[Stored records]
****************************************

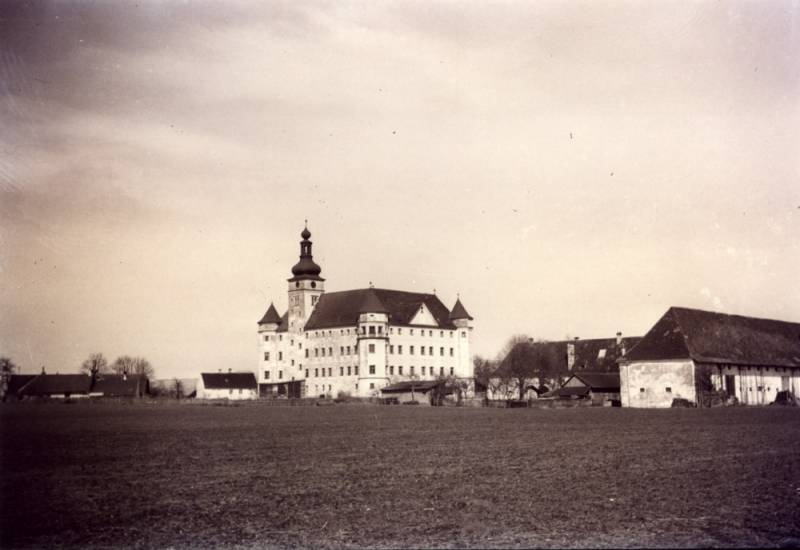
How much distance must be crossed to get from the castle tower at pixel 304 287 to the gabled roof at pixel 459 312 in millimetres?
19248

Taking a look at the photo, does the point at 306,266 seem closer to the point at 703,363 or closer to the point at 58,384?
the point at 58,384

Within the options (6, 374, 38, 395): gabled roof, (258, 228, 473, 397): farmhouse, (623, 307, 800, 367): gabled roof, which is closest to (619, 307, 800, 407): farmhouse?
(623, 307, 800, 367): gabled roof

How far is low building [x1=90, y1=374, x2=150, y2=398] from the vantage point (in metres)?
128

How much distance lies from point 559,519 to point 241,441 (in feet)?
56.5

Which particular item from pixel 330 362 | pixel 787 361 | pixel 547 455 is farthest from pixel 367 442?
pixel 330 362

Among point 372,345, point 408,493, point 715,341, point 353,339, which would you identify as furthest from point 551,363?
point 408,493

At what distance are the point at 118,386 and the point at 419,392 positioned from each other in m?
61.0

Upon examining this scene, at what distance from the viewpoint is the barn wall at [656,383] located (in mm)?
63625

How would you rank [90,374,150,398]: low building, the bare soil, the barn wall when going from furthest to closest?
[90,374,150,398]: low building, the barn wall, the bare soil

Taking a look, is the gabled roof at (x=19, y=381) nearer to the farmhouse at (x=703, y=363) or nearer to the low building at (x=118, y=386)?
the low building at (x=118, y=386)

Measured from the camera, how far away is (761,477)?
15.9 m

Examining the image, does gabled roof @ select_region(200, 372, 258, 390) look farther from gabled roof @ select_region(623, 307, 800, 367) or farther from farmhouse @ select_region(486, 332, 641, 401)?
gabled roof @ select_region(623, 307, 800, 367)

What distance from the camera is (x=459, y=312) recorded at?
396 ft

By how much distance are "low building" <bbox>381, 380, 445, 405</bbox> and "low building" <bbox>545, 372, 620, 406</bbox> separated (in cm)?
1161
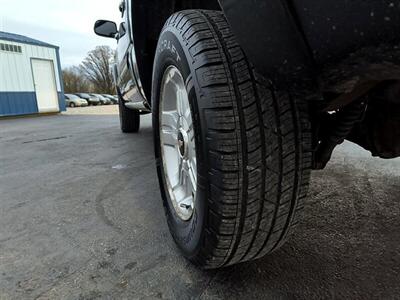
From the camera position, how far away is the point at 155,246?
60.7 inches

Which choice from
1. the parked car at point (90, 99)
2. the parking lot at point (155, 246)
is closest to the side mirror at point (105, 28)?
the parking lot at point (155, 246)

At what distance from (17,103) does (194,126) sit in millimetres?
15299

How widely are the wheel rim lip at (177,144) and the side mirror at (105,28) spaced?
2.54 metres

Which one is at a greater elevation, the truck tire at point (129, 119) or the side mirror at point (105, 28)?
the side mirror at point (105, 28)

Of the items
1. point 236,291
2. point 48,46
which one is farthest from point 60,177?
point 48,46

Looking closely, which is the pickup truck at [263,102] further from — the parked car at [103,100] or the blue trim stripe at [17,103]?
the parked car at [103,100]

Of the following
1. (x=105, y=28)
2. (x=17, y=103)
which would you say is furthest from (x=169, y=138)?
(x=17, y=103)

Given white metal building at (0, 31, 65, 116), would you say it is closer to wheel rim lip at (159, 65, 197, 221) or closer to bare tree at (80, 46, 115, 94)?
wheel rim lip at (159, 65, 197, 221)

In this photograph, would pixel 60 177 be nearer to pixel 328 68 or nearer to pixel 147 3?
pixel 147 3

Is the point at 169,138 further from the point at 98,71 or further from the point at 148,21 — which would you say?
the point at 98,71

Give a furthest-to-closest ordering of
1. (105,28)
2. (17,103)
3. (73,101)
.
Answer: (73,101), (17,103), (105,28)

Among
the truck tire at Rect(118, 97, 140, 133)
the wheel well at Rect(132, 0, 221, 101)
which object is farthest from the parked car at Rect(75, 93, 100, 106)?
the wheel well at Rect(132, 0, 221, 101)

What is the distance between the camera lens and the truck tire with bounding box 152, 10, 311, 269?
37.6 inches

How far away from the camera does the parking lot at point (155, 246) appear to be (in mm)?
1216
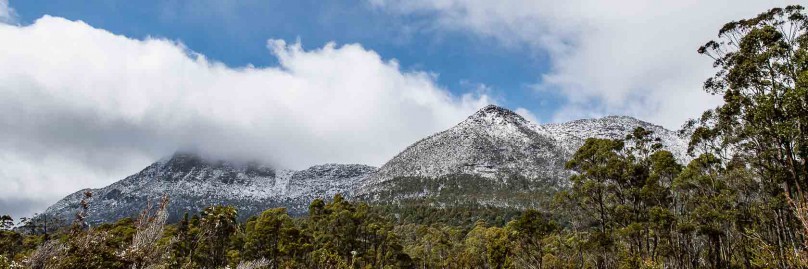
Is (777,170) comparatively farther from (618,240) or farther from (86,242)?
(86,242)

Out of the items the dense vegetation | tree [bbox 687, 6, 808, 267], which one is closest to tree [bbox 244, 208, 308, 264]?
the dense vegetation

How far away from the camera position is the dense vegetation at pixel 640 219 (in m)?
11.1

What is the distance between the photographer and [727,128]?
2475 cm

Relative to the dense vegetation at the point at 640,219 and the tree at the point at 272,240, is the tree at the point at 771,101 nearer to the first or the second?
the dense vegetation at the point at 640,219

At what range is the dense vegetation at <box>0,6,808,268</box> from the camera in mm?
11078

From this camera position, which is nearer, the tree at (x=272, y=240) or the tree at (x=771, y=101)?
the tree at (x=771, y=101)

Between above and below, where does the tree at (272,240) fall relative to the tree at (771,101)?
below

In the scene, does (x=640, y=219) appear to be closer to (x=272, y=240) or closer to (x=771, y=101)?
(x=771, y=101)

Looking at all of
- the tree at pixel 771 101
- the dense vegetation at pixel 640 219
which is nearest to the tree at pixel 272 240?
the dense vegetation at pixel 640 219

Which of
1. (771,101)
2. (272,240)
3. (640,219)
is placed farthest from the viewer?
(272,240)

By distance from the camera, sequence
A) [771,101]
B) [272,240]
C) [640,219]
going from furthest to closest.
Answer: [272,240] → [640,219] → [771,101]

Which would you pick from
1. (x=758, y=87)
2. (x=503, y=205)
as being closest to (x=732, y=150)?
(x=758, y=87)

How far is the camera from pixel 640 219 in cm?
3183

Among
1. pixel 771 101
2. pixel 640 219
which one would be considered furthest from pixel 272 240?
pixel 771 101
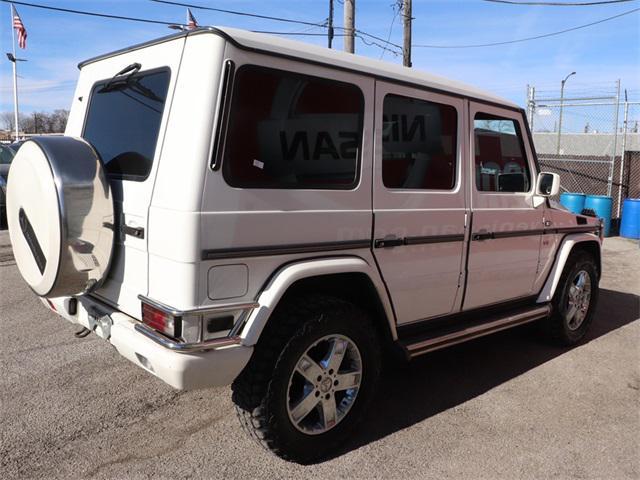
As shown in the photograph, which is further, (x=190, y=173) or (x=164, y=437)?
(x=164, y=437)

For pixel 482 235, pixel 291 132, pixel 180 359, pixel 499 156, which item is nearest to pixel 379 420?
pixel 482 235

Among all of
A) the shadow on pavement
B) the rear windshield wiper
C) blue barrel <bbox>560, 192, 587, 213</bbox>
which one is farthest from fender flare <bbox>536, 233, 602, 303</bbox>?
blue barrel <bbox>560, 192, 587, 213</bbox>

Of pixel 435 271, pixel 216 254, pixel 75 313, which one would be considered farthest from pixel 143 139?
pixel 435 271

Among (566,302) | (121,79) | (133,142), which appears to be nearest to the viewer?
(133,142)

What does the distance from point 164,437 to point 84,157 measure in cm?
164

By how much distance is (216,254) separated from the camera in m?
2.47

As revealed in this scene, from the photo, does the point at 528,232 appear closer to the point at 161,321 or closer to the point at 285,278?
the point at 285,278

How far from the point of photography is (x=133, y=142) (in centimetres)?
292

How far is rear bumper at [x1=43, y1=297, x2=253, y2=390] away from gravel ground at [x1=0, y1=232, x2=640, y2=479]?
645mm

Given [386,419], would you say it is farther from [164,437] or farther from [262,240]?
[262,240]

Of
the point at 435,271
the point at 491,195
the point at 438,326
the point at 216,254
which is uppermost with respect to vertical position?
the point at 491,195

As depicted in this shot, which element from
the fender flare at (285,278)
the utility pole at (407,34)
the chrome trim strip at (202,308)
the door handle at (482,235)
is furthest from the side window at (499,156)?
the utility pole at (407,34)

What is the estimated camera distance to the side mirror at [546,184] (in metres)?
4.27

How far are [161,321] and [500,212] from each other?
8.58 ft
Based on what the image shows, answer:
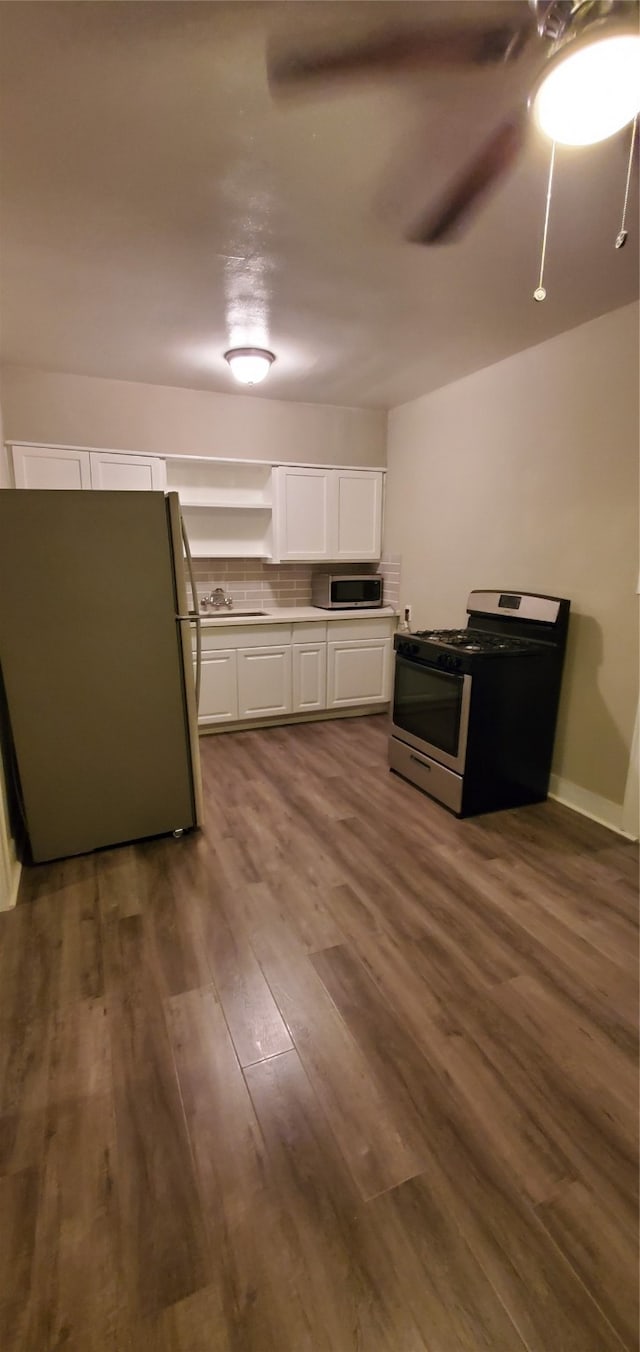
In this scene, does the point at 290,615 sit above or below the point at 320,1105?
above

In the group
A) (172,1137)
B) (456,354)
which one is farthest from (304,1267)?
(456,354)

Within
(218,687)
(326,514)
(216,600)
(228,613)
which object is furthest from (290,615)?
(326,514)

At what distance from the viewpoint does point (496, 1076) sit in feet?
4.59

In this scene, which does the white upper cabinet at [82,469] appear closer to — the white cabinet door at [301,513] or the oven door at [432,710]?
the white cabinet door at [301,513]

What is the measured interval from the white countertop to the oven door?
1.06 metres

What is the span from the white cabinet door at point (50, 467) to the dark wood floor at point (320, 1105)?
7.84 ft

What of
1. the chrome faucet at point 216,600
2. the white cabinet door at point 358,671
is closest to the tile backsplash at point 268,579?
the chrome faucet at point 216,600

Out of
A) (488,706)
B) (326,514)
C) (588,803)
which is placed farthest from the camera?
(326,514)

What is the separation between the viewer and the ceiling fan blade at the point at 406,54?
3.66 feet

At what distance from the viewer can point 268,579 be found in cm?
442

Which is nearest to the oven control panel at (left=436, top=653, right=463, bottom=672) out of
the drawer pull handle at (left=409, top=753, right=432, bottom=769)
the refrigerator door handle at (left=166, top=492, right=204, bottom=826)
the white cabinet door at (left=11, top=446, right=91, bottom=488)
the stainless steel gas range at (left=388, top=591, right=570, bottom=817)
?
the stainless steel gas range at (left=388, top=591, right=570, bottom=817)

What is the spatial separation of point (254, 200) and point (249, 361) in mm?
1291

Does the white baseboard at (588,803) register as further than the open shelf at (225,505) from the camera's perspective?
No

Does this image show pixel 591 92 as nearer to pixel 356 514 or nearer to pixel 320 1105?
pixel 320 1105
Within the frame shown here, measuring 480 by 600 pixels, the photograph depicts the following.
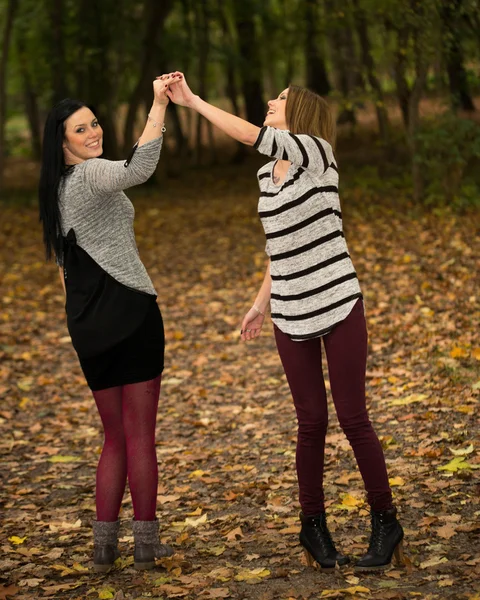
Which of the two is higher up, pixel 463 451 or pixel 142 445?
pixel 142 445

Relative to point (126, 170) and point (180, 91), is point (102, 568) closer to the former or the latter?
point (126, 170)

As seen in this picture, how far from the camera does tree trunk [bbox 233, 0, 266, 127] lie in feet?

****************************************

# Exercise instructions:
Can you retype everything above from the line containing "What is the separation" down to the end of the rows, leaving the pictures out?

# Solution:
What is the separation between the viewer and the ceiling fan blade at the point at 406,54?
3.66 feet

At what distance from the viewer can point 268,579 be found in cm?
442

Which is nearest to the oven control panel at (left=436, top=653, right=463, bottom=672) out of
the drawer pull handle at (left=409, top=753, right=432, bottom=769)
the refrigerator door handle at (left=166, top=492, right=204, bottom=826)
the white cabinet door at (left=11, top=446, right=91, bottom=488)
the stainless steel gas range at (left=388, top=591, right=570, bottom=817)
?
the stainless steel gas range at (left=388, top=591, right=570, bottom=817)

What is the spatial separation of point (254, 200) and point (249, 361) in mm?
1291

Does the white baseboard at (588,803) register as further than the open shelf at (225,505) from the camera's perspective?
No

Does this image show pixel 591 92 as nearer to pixel 356 514 or nearer to pixel 320 1105?
pixel 320 1105
Within the frame shown here, measuring 480 by 600 pixels, the photograph depicts the following.
Which of the two is higher up, pixel 463 451 or pixel 142 445?
pixel 142 445

Relative to point (126, 170) and point (180, 91), is point (102, 568) closer to the former or the latter?
point (126, 170)

As seen in this picture, how far from the camera does tree trunk [bbox 233, 0, 266, 127] lie in feet?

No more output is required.